1 Jean
Introduction1 Jean 2
Compréhension immédiate · restitution Clarté
Mes petits enfants, je vous écris cela afin que vous ne péchiez pas. Mais si quelqu’un pèche, nous avons auprès du Père un défenseur : Jésus Christ, le Juste.
Il est lui-même le sacrifice qui enlève nos péchés, et non seulement les nôtres, mais ceux du monde entier.
Nous savons que nous le connaissons si nous gardons ses commandements.
Celui qui dit : « Je le connais », mais ne garde pas ses commandements, est un menteur ; la vérité n’est pas en lui.
Mais chez celui qui garde sa parole, l’amour de Dieu atteint vraiment son accomplissement. C’est ainsi que nous savons que nous sommes en lui.
Celui qui dit demeurer en lui doit vivre lui-même comme Jésus a vécu.
Bien-aimés, je ne vous écris pas un commandement nouveau, mais un commandement ancien que vous avez depuis le commencement : cette ancienne parole, c’est celle que vous avez entendue.
Pourtant, c’est aussi un commandement nouveau que je vous écris, vrai en lui et en vous, car l’obscurité passe et la vraie lumière brille déjà.
Celui qui prétend être dans la lumière tout en haïssant son frère est encore dans l’obscurité.
Celui qui aime son frère demeure dans la lumière et rien en lui ne fait tomber.
Mais celui qui hait son frère est dans l’obscurité, il y marche et ne sait pas où il va, parce que l’obscurité a aveuglé ses yeux.
Je vous écris, petits enfants, parce que vos péchés vous ont été pardonnés à cause de son nom.
Je vous écris, pères, parce que vous connaissez celui qui est depuis le commencement. Je vous écris, jeunes gens, parce que vous avez vaincu le Mauvais.
Je vous ai écrit, enfants, parce que vous connaissez le Père. Je vous ai écrit, pères, parce que vous connaissez celui qui est depuis le commencement. Je vous ai écrit, jeunes gens, parce que vous êtes forts, que la parole de Dieu demeure en vous et que vous avez vaincu le Mauvais.
N’aimez pas le monde ni ce qui appartient au monde. Si quelqu’un aime le monde, l’amour du Père n’est pas en lui.
Car tout ce qui appartient au monde — les désirs de la chair, les désirs des yeux et l’orgueil de la richesse — ne vient pas du Père, mais du monde.
Le monde passe, avec ses désirs, mais celui qui fait la volonté de Dieu demeure pour toujours.
Enfants, c’est la dernière heure. Vous avez entendu qu’un antichrist vient ; or, dès maintenant, beaucoup d’antichrists sont apparus. Nous savons ainsi que c’est la dernière heure.
Ils sont sortis de chez nous, mais ils n’étaient pas vraiment des nôtres. S’ils avaient été des nôtres, ils seraient restés avec nous ; leur départ a montré que tous ne sont pas des nôtres.
Mais vous, vous avez reçu l’onction venant du Saint, et vous connaissez tous la vérité.
Je ne vous ai pas écrit parce que vous ignorez la vérité, mais parce que vous la connaissez et savez qu’aucun mensonge ne vient de la vérité.
Qui est le menteur, sinon celui qui nie que Jésus est le Christ ? Celui-là est l’antichrist : il nie le Père et le Fils.
Quiconque nie le Fils n’a pas non plus le Père ; celui qui reconnaît le Fils possède aussi le Père.
Quant à vous, que ce que vous avez entendu depuis le commencement demeure en vous.

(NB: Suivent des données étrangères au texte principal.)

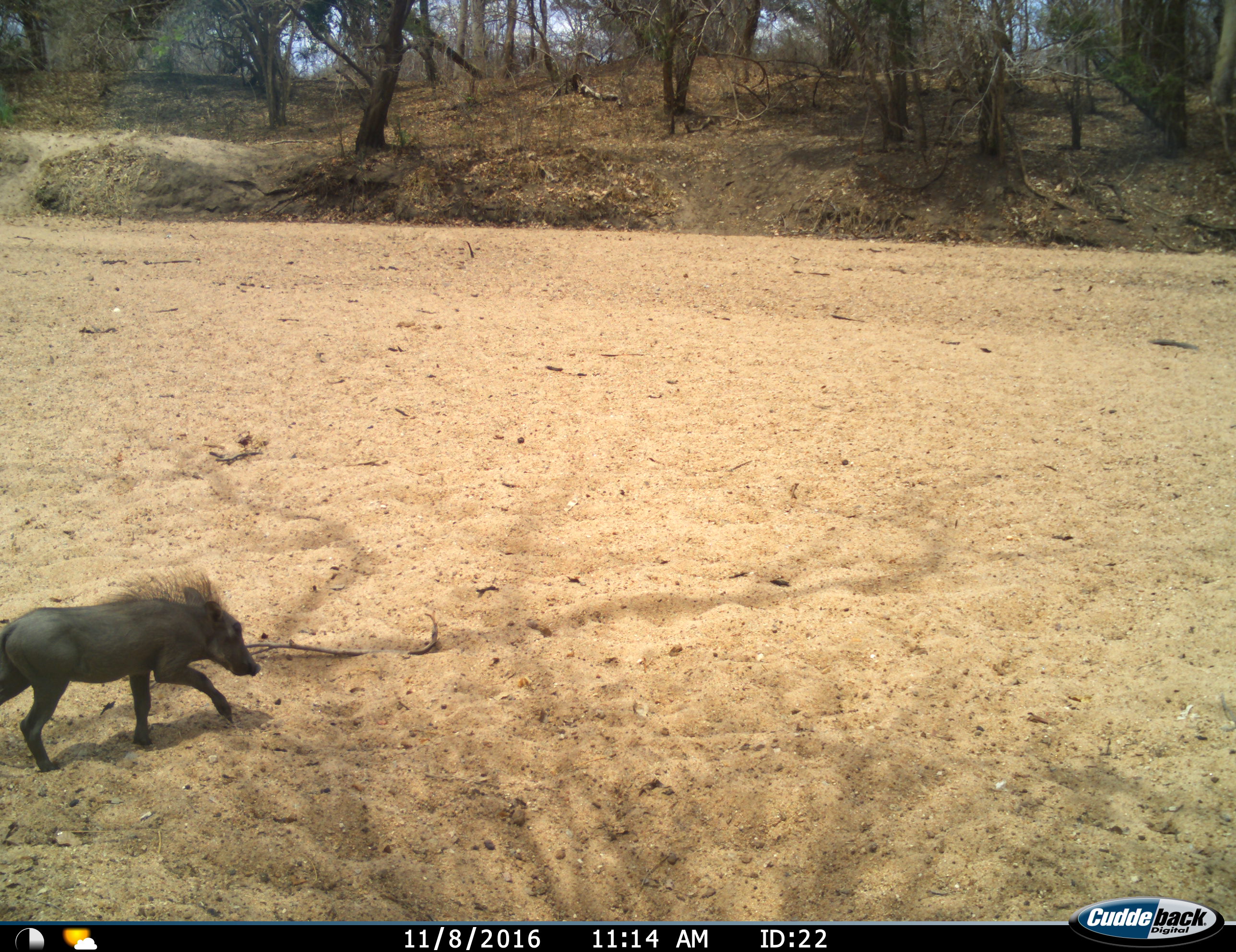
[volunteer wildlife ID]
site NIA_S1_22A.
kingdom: Animalia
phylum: Chordata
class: Mammalia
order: Artiodactyla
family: Suidae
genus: Phacochoerus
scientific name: Phacochoerus africanus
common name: warthog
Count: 1.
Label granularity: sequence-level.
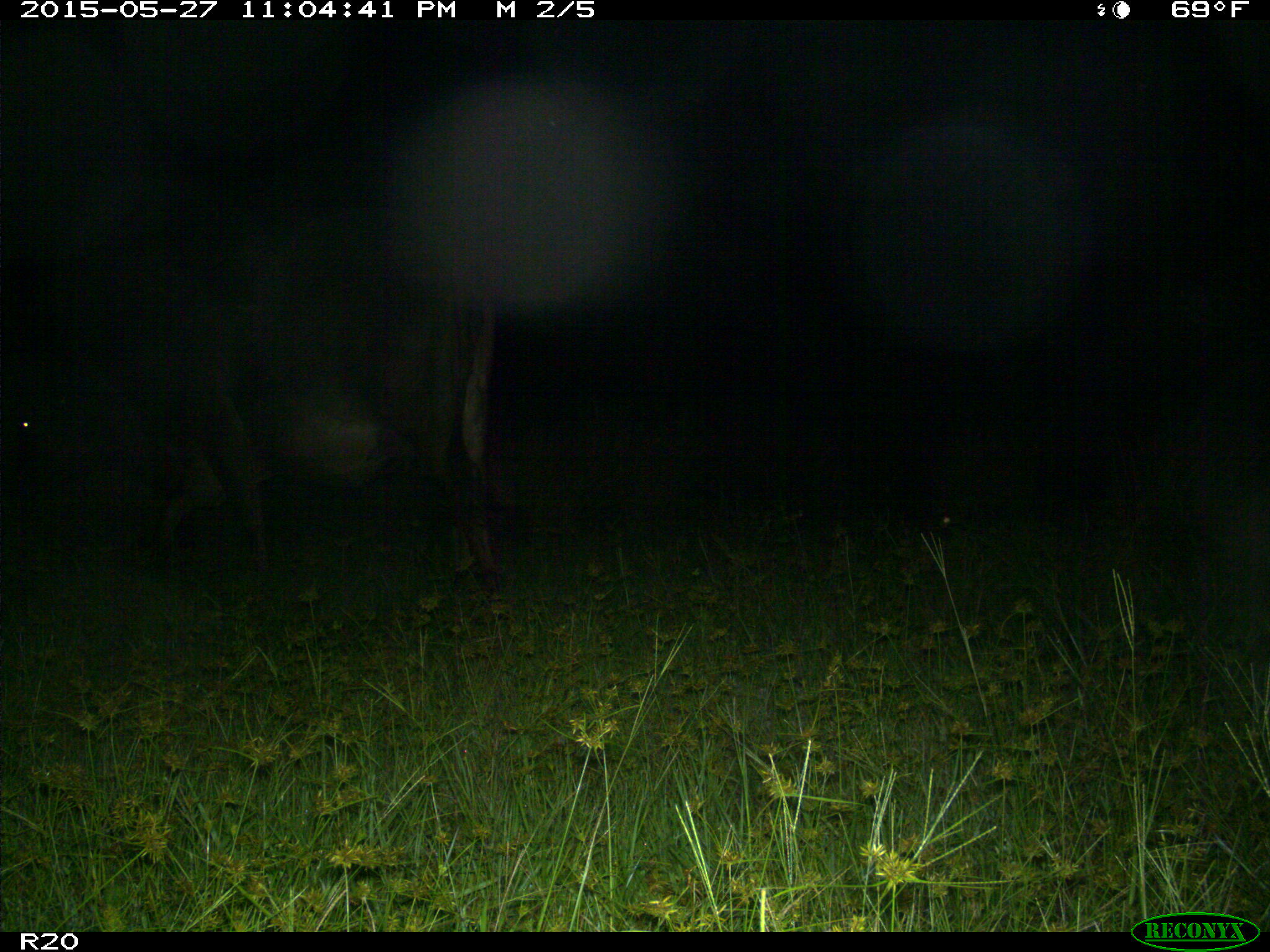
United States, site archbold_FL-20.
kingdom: Animalia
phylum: Chordata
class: Mammalia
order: Artiodactyla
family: Bovidae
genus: Bos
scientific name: Bos taurus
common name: domestic cow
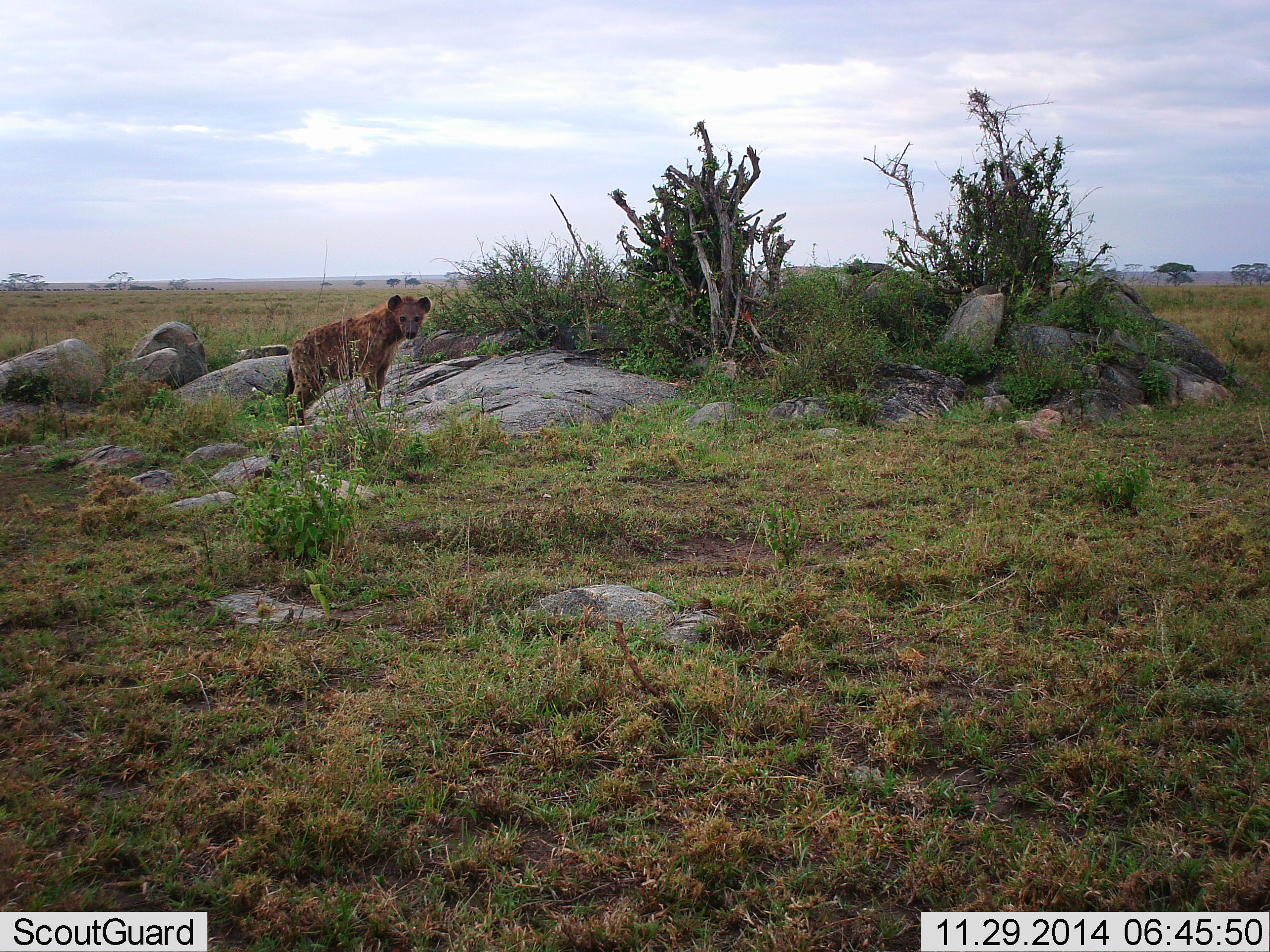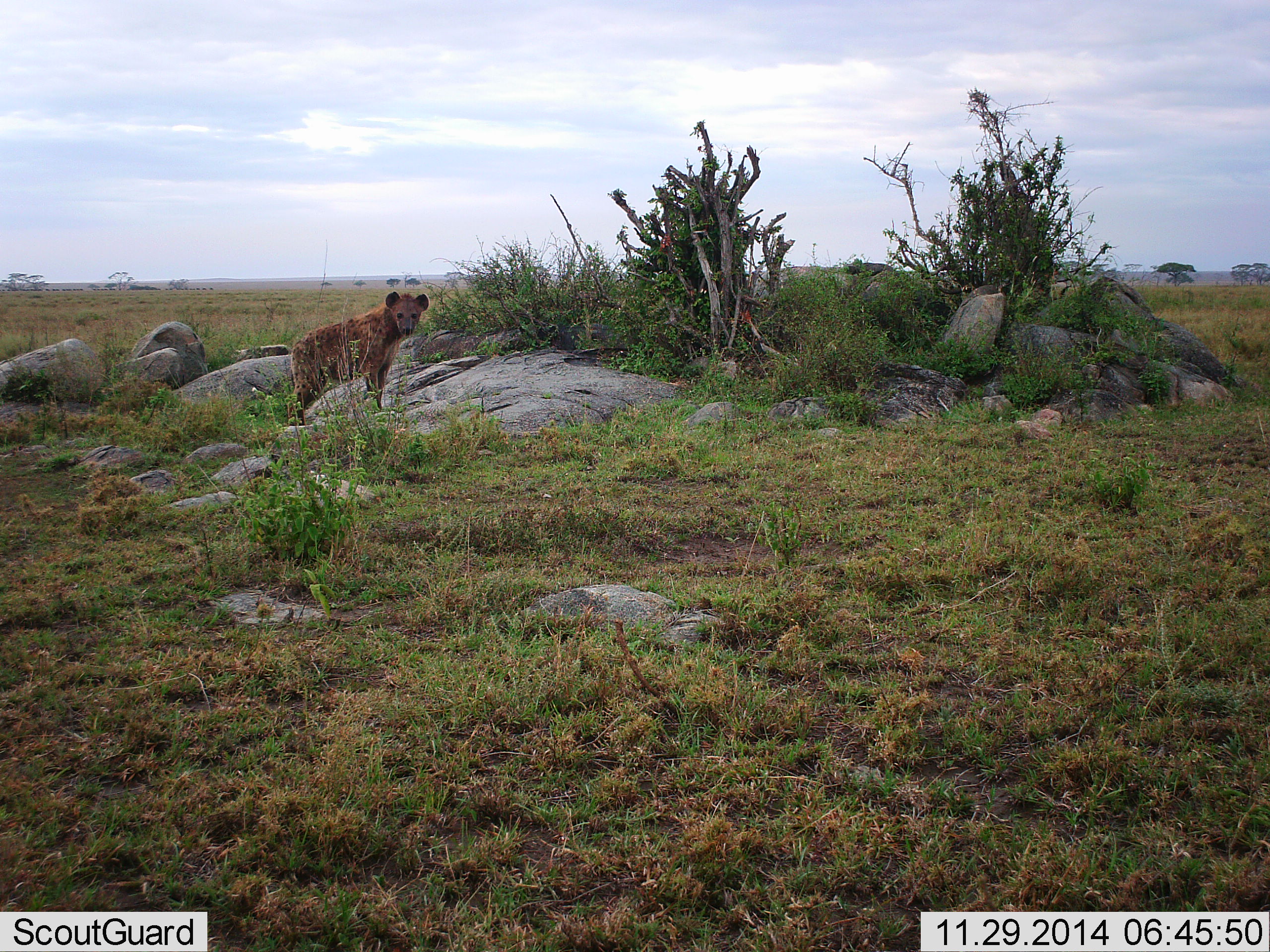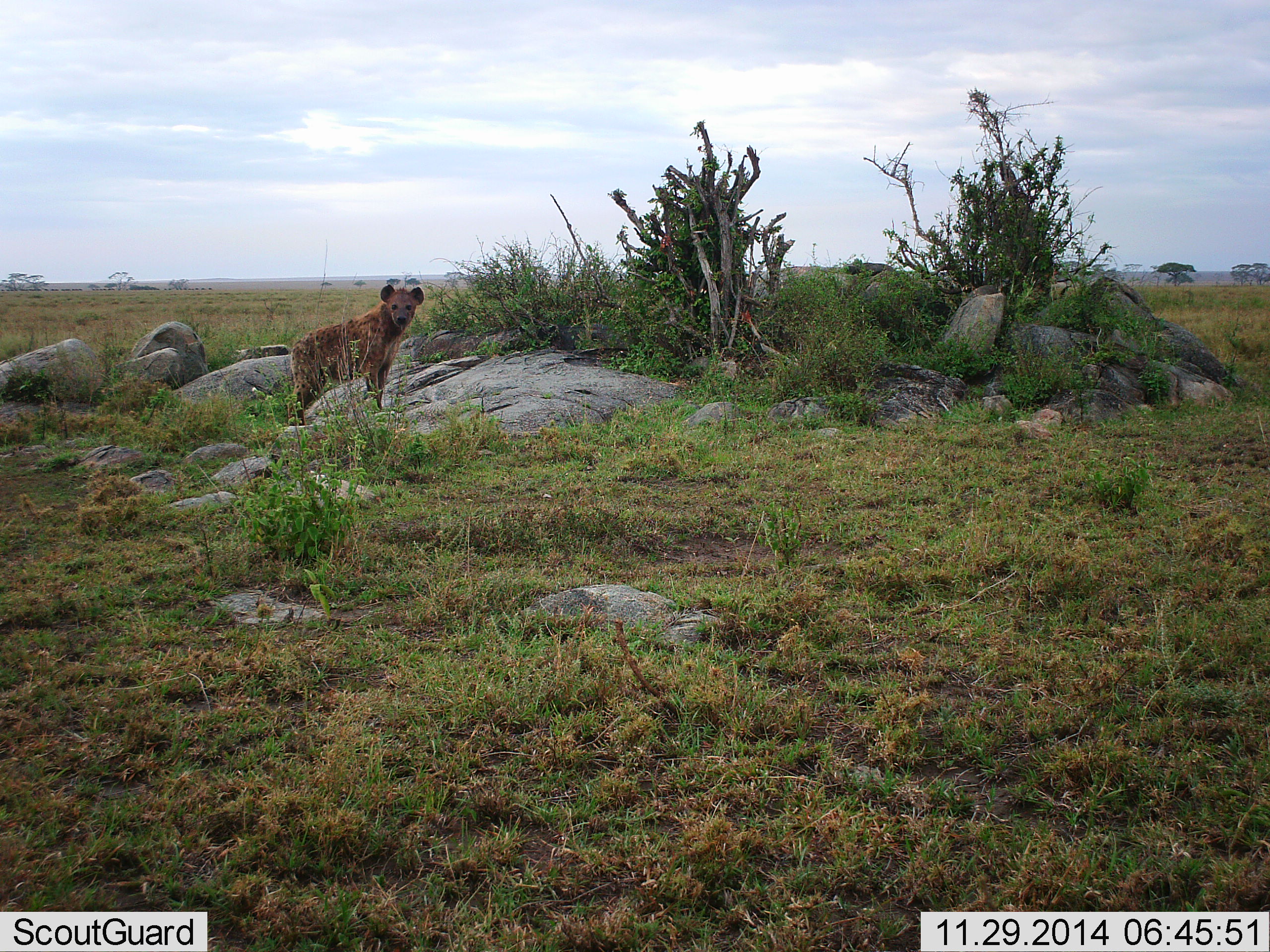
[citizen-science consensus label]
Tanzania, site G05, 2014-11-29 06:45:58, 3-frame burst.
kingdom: Animalia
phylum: Chordata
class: Mammalia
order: Carnivora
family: Hyaenidae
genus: Crocuta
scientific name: Crocuta crocuta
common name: spotted hyena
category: hyenaspotted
Hyenaspotted (spotted hyena) (Crocuta crocuta), count 1. Behavior (volunteer vote fractions): standing 100%, resting 0%, moving 0%, interacting 0%. Young present (vote fraction): 20%. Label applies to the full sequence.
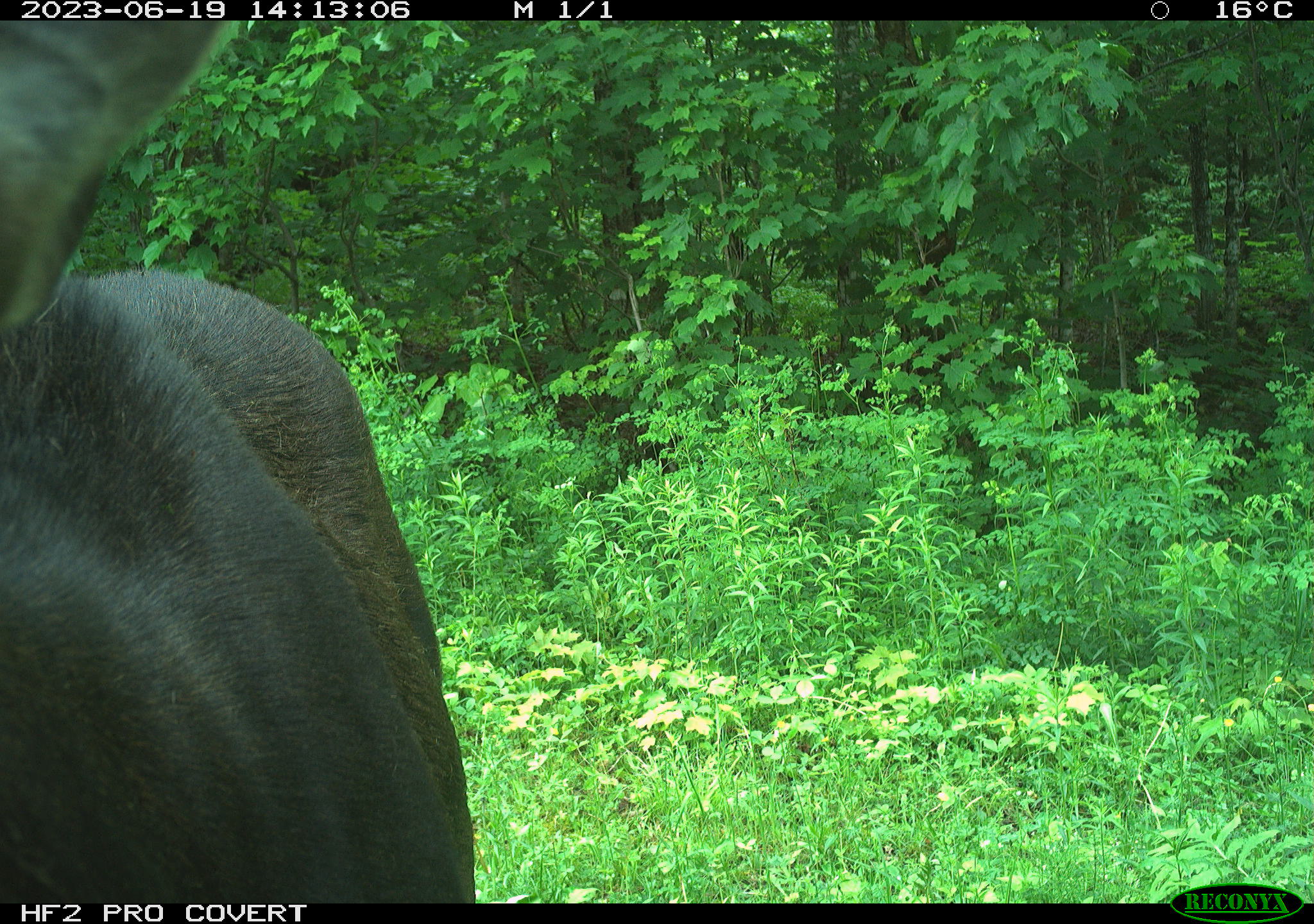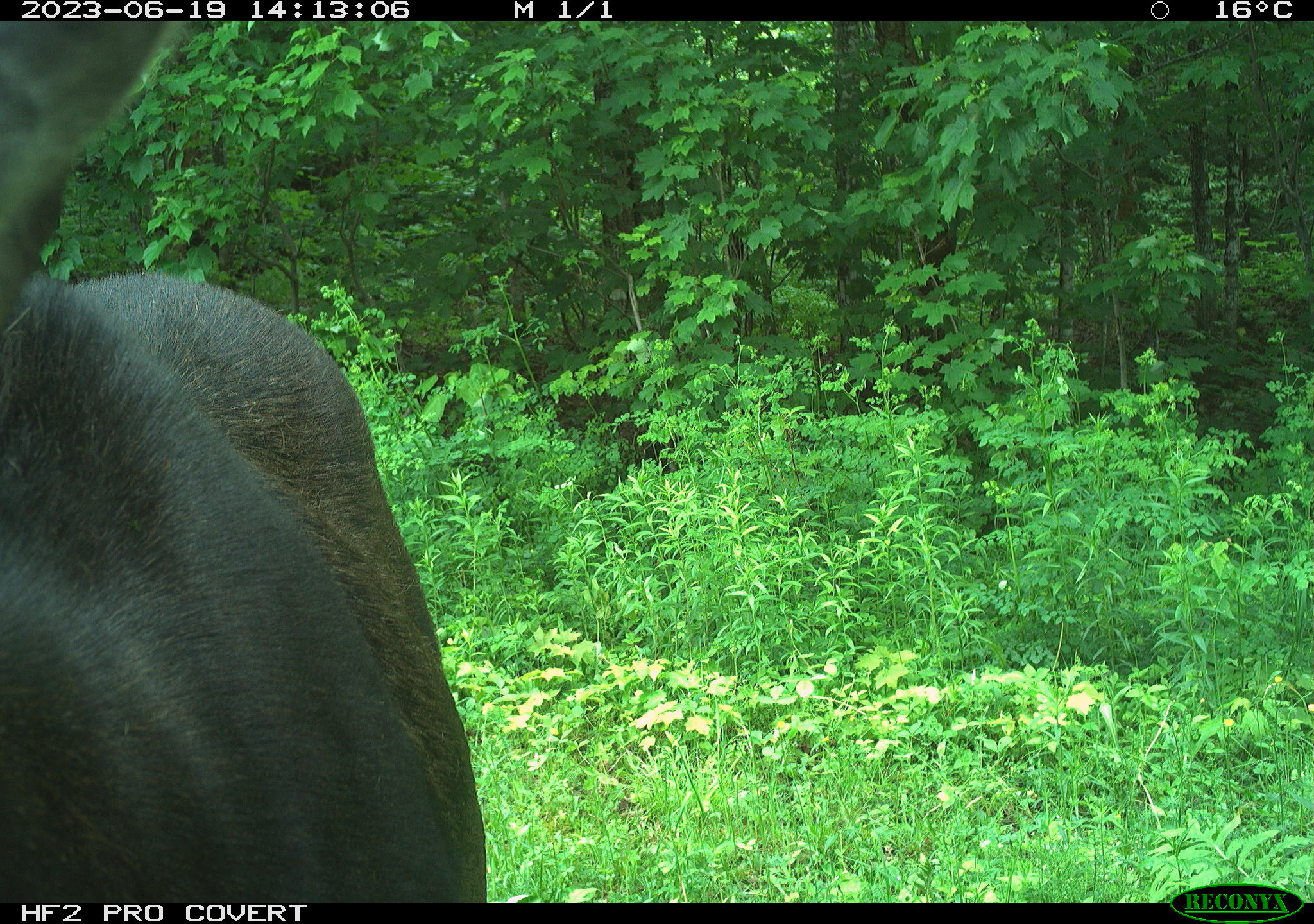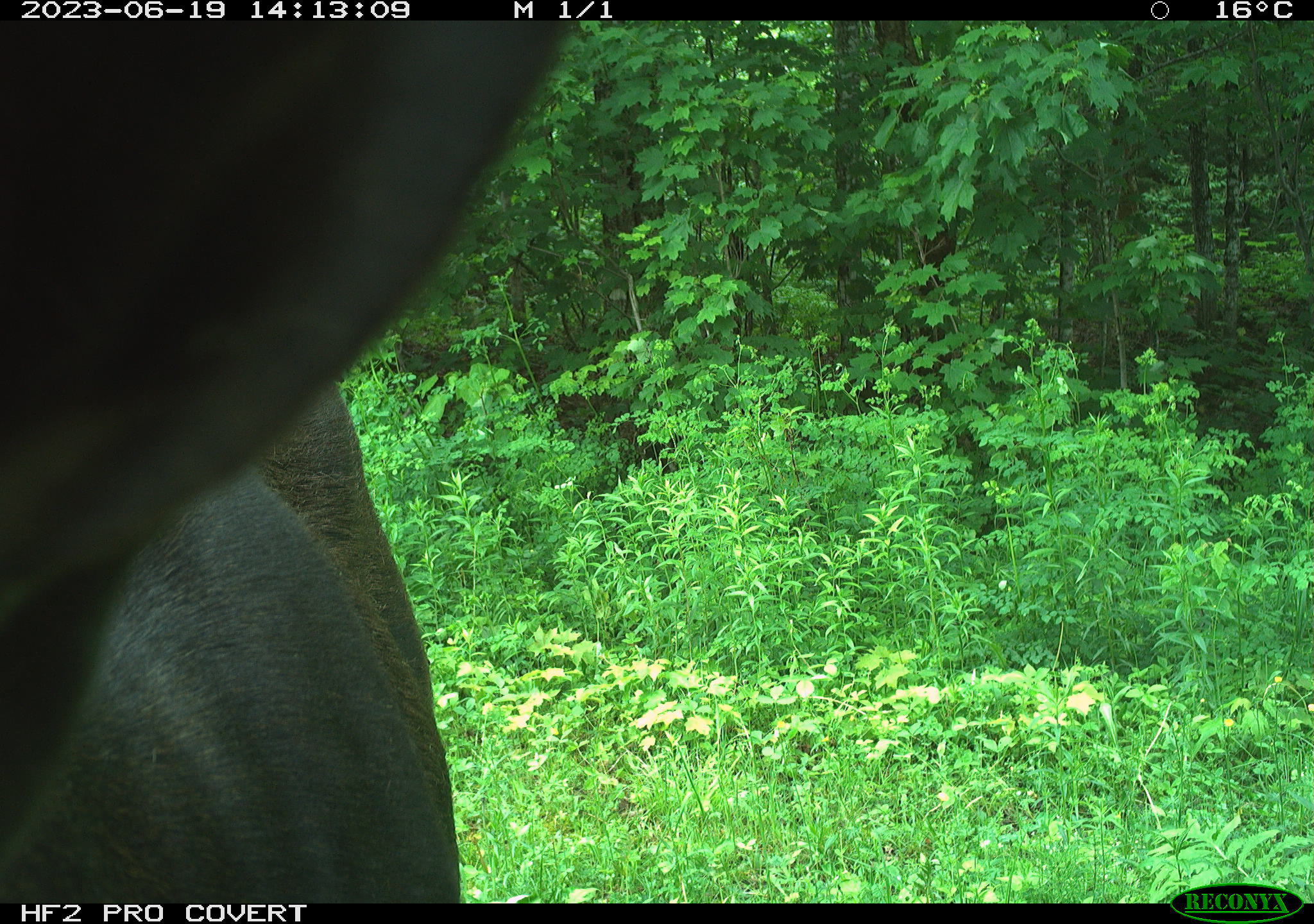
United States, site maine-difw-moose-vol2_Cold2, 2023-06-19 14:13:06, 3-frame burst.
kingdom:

Si ce message demeure en vous, vous demeurerez vous aussi dans le Fils et dans le Père.
Et voici la promesse qu’il nous a faite : la vie éternelle.
Je vous ai écrit cela au sujet de ceux qui cherchent à vous égarer.
Quant à vous, l’onction que vous avez reçue de lui demeure en vous ; vous n’avez donc pas besoin que quelqu’un vous enseigne comme si vous ignoriez tout. Son onction vous enseigne sur toutes choses ; elle est vraie et n’est pas mensonge. Demeurez en lui comme elle vous l’a enseigné.
Et maintenant, petits enfants, demeurez en lui, afin que, lorsqu’il se manifestera, nous ayons pleine assurance et ne soyons pas couverts de honte loin de lui lors de sa venue.
Si vous savez qu’il est juste, reconnaissez aussi que quiconque pratique la justice est né de lui.